- Genre: Pop, europop, jazz
- Dates: Six days (three contest days) in July
- Locations: Jūrmala, Latvia (2002–2014); Sochi, Russia (2015–2019); Kazan, Russia (2020, planned);
- Years active: 2002–2019; 2021–present
- Founders: Igor Krutoy and Raimonds Pauls
- Website: newwavecontest.ru

= New Wave (competition) =

International contest for young performers of popular music

New Wave (Новая волна, Novaya volna, Jaunais Vilnis) is an international contest for young performers of popular music founded in 2002 by the Russian composer Igor Krutoy and Latvian pianist and composer Raimonds Pauls, and was later enhanced by the Russian superstar Alla Pugacheva. Along with Pugacheva, the headliners of the competition were Valery Leontyev, Patricia Kaas, Toto Cutugno, Lou Bega, Craig David and Svetlana Loboda. Since 2016, Pugacheva has not participated in the organization of the competition.

The contest usually lasts for six days: 3 contest days, 2 special event days and, at the end, the day when the contest's results are announced followed by an ending concert.

== History ==
The New Wave competition, held annually in Jūrmala, Latvia, from 2002 to 2014, became a magnet for Russian oligarchs and elites, transforming the seaside resort into a hub of wealth and influence during its summer festivals.

Data lines —

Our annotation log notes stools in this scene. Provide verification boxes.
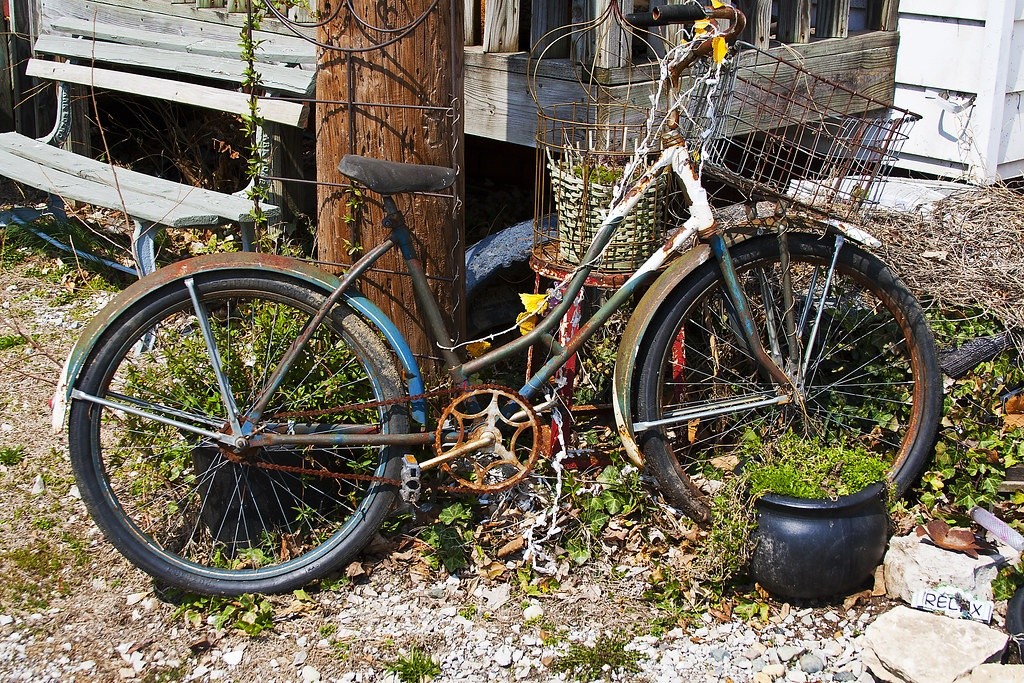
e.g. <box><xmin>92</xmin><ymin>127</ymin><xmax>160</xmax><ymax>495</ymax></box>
<box><xmin>524</xmin><ymin>239</ymin><xmax>686</xmax><ymax>483</ymax></box>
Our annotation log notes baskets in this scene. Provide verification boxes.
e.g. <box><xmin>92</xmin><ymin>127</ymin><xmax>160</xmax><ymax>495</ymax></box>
<box><xmin>678</xmin><ymin>40</ymin><xmax>923</xmax><ymax>228</ymax></box>
<box><xmin>546</xmin><ymin>126</ymin><xmax>667</xmax><ymax>269</ymax></box>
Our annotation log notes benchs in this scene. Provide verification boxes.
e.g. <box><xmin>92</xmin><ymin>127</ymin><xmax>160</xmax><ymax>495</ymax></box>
<box><xmin>0</xmin><ymin>17</ymin><xmax>320</xmax><ymax>358</ymax></box>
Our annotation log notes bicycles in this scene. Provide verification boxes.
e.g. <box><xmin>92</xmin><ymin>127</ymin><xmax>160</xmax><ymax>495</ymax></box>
<box><xmin>47</xmin><ymin>2</ymin><xmax>947</xmax><ymax>602</ymax></box>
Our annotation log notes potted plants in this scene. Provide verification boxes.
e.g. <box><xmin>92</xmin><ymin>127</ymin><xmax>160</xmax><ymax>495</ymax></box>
<box><xmin>546</xmin><ymin>126</ymin><xmax>667</xmax><ymax>271</ymax></box>
<box><xmin>686</xmin><ymin>424</ymin><xmax>910</xmax><ymax>602</ymax></box>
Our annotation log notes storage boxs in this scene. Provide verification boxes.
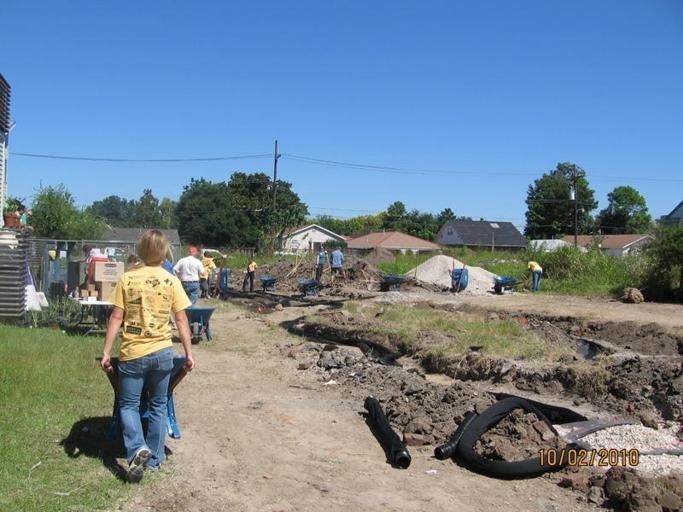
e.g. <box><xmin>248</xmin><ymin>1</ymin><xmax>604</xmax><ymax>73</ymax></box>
<box><xmin>76</xmin><ymin>259</ymin><xmax>127</xmax><ymax>301</ymax></box>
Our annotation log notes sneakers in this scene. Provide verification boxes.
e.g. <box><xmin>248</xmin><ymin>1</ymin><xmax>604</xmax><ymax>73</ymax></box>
<box><xmin>125</xmin><ymin>447</ymin><xmax>152</xmax><ymax>483</ymax></box>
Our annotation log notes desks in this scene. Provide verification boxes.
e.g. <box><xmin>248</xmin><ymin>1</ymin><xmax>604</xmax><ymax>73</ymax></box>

Given exercise 1 —
Answer from the text on the New Wave competition:
(a) Which two people founded the contest, and in what year?
(b) How many of the contest's six days are contest days?
(c) In which town was the competition held from 2002 to 2014?
Given exercise 2 — Please carry on with the text on the New Wave competition from the point where it stops.
The data is not needed here.

Reply 1 —
(a) Igor Krutoy and Raimonds Pauls, in 2002.
(b) Three.
(c) Jūrmala, Latvia.

Reply 2 —
Organized by Russian composer Igor Krutoy and Latvian composer Raimonds Pauls, with Russian superstar Alla Pugacheva as a prominent figure, the event attracted high-profile figures such as oligarchs Mikhail Fridman, Roman Abramovich, alongside Russian businessmen Umar Dzhabrailov, politicians like Mikhail Kasyanov, Duma MPs, and even FSB officials like Vladimir Pronichev and transportation minister of Russia Igor Levitin, as well as other elite members like Petr Aven, Yuri Shefler, Len Blavatnik, and Oleg Boyko. As well Ukrainian oligarchs like Rinat Akhmetov. The festival's concerts and exclusive VIP events, where tables in the Dzintari concert hall's VIP lounge cost up to £25,000, facilitated networking among Russia's elite, with their combined wealth reportedly exceeding Latvia's national budget.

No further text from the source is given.